View the Project on GitHub akn006-navarro/bimm143_github_redo
Karolina Navarro (PID: A19106745)
##Section 4: Population Scale Analysis
One sample is obviously not enough to know what is happening in a population. You are interested in assessing genetic differences on a population scale. So, you processed about ~230 samples and did the normalization on a genome level. Now, you want to find whether there is any association of the 4 asthma-associated SNPs (rs8067378…) on ORMDL3 expression.
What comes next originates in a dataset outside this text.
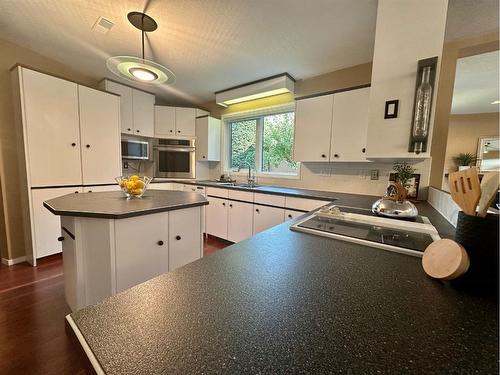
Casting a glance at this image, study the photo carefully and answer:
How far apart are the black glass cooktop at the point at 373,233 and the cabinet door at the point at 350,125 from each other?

How many samples do we have?
expr <- read.table("rs8067378_ENSG00000172057.6.txt",
header = TRUE,
stringsAsFactors = FALSE)
head(expr)
sample geno exp
1 HG00367 A/G 28.96038
2 NA20768 A/G 20.24449
3 HG00361 A/A 31.32628
4 HG00135 A/A 34.11169
5 NA18870 G/G 18.25141
6 NA11993 A/A 32.89721
nrow(expr)
[1] 462
table(expr$geno)
A/A A/G G/G
108 233 121
library(dplyr)
Attaching package: 'dplyr'
The following objects are masked from 'package:stats':
filter, lag
The following objects are masked from 'package:base':
intersect, setdiff, setequal, union
expr %>%
group_by(geno) %>%
summarise(
n = n(),
median_expression = median(exp, na.rm = TRUE)
)
# A tibble: 3 × 3
geno n median_expression
<chr> <int> <dbl>
1 A/A 108 31.2
2 A/G 233 25.1
3 G/G 121 20.1
library(ggplot2)
Let’s make a boxplot
ggplot(expr) + aes(geno, exp, fill=geno) +
geom_boxplot(notch=TRUE) +
theme_bw()

Given the relative expression values provided, I can infer that A/A has the highest median expression and G/G has the lowest median expression value. This hints at the idea that there is a clear stepwise decrease in gene expression as the G allele increases in dosage. Based on this plot, the SNP appears to influence expression levels ORMDL3.